Der großen Mehrheit der Menschen stehen einzelne GroßeigentümerInnen und Erben gegenüber. Sie leisten wenig, besitzen jedoch fast alles: Betriebe, Land, Mietwohnungen und Medien. Trotzdem sehen ArbeiterInnen und Angestellte ihre natürlichen Feinde oft in Flüchtlingen und MigrantInnen, die ihre Arbeitskraft billig verkaufen. Konkurrenz, Leistungsdruck und Ellbogen-Mentalität erscheinen aktueller denn je.
Bestimmen wir die Regeln selbst!
Die Entwicklungen sprechen für sich: Die ökologische, ökonomische und soziale Katastrophe findet gerade statt.
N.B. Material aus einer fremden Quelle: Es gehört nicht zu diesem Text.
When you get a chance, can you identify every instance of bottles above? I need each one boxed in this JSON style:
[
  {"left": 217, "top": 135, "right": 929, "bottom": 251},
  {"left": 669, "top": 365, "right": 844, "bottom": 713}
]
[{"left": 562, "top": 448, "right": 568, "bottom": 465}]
Doch was spricht eigentlich dagegen, die Regeln der Wirtschaft und Gesellschaft, in der wir leben, selbst zu bestimmen? Für die VerfasserInnen dieses Artikels ist klar: Es braucht grundlegende und systematische Erwägungen über unser Wirtschaftssystem.
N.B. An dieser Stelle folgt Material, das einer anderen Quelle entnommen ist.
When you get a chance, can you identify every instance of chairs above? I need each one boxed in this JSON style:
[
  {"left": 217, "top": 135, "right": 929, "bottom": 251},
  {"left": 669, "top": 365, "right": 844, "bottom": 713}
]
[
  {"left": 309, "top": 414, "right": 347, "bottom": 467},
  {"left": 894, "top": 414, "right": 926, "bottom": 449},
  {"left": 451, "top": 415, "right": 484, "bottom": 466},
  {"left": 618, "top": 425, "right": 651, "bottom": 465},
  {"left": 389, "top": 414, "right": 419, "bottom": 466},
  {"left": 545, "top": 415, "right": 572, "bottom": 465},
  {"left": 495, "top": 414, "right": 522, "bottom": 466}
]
„Wir lagen die ganze Zeit richtig“, erklärte Graeme Maxton, Generalsekräter des „Club of Rome“, zu Beginn des Kapitalismus-Tribunals im Dezember 2014. Die WissenschaftlerInnen des Clubs of Rome legten bereits 1972 mit „Die Grenzen des Wachstums“ ein analytisches Werkzeug vor, das mittlerweile als unbestreitbar bezeichnet werden kann. Die Prognosen über die Auswirkungen der Fortsetzung des ökonomischen Systems haben sich allesamt bewahrheitet. Mehr als 40 Jahre nach Erscheinen dieser Analyse ist es höchste Zeit zu handeln. Wir müssen die Regeln der Wirtschaft selbst bestimmen!
Der Auftakt des Tribunals findet am 1. Mai im brut Theater in Wien statt, die Gerichtsverhandlungen täglich von 4. bis 12. Mai ebendort, jeweils von 12 bis 21 Uhr.